I will repeat that. There does not exist a Doctor Who sonic screwdriver vibrator available for retail purchase. Are you kidding me?!?! The world has a sparkling (goddamn sparkling, you guys) icy Twilight dildo but no DOCTOR WHO vibrators?!?!?! WTF internet?!?! You have failed me! I was so flabbergasted by the difficulty of finding such a nerdy obscure sex toy on the internet that I proceeded to lose the next 2 hours of my life to the vortex time suck that is Rule 36.

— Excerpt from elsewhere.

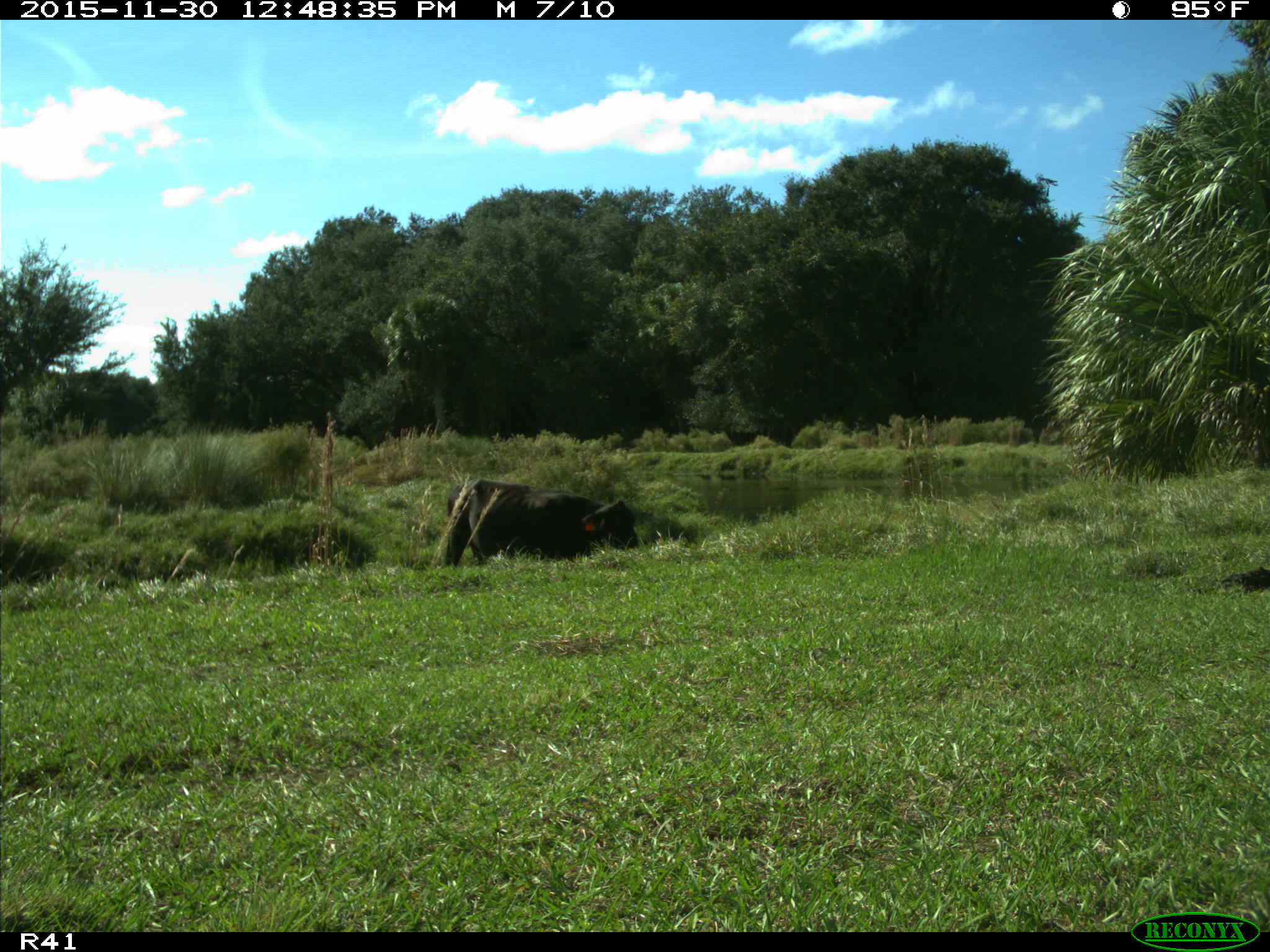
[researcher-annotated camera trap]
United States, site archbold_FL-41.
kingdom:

I was on a mission. I refused to believe that Doctor Who sex toys didn't exist. I needed to know. I needed to find them- not for any personal use- merely on the principle that something with such a massive and cult fandom did not have a plethora of weird kinky shit to go along with it. It's just not normal. I was somewhat correct in my refusal to believe something so nerdy did not have a market for fetishism. I discovered the existence of the "TaRDIS Tickler." Not quite as exciting or pleasing as a vibrating sonic screwdriver, but way more sparkly than that stupid Twi-hard ice dick. (Seriously, if you didn't read the reviews on The Vamp page, you're missing out. Good reads.)
I finally found my answers through the Houston Press and Geek Kink (unfortunately, their Etsy account is no longer active.) There exists a crowd-sourced Sonic Vibrator, but only one Sonic Screwdriver vibrator. The only known Sonic Screwdriver Vibrator I could find in existence was a custom order through Geek Kink. They sell plenty of other items that I'm not shocked exist: TaRDIS BDSM paddles, My Little Pony BDSM paddles (you know, normal Rule 36 stuff) but only one custom 10th Doctor's Sonic Screwdriver vibrator.
|Etsy's got weird shit, you guys.|
Wait a tick-
I honestly wonder what the licensing rights to Doctor Who sonic screwdriver sex toys would cost to procure... Oh my god, I'm sitting on a million dollar idea, you guys! Who knows a good patent & licensing attorney?!
And this is why I never get anything done.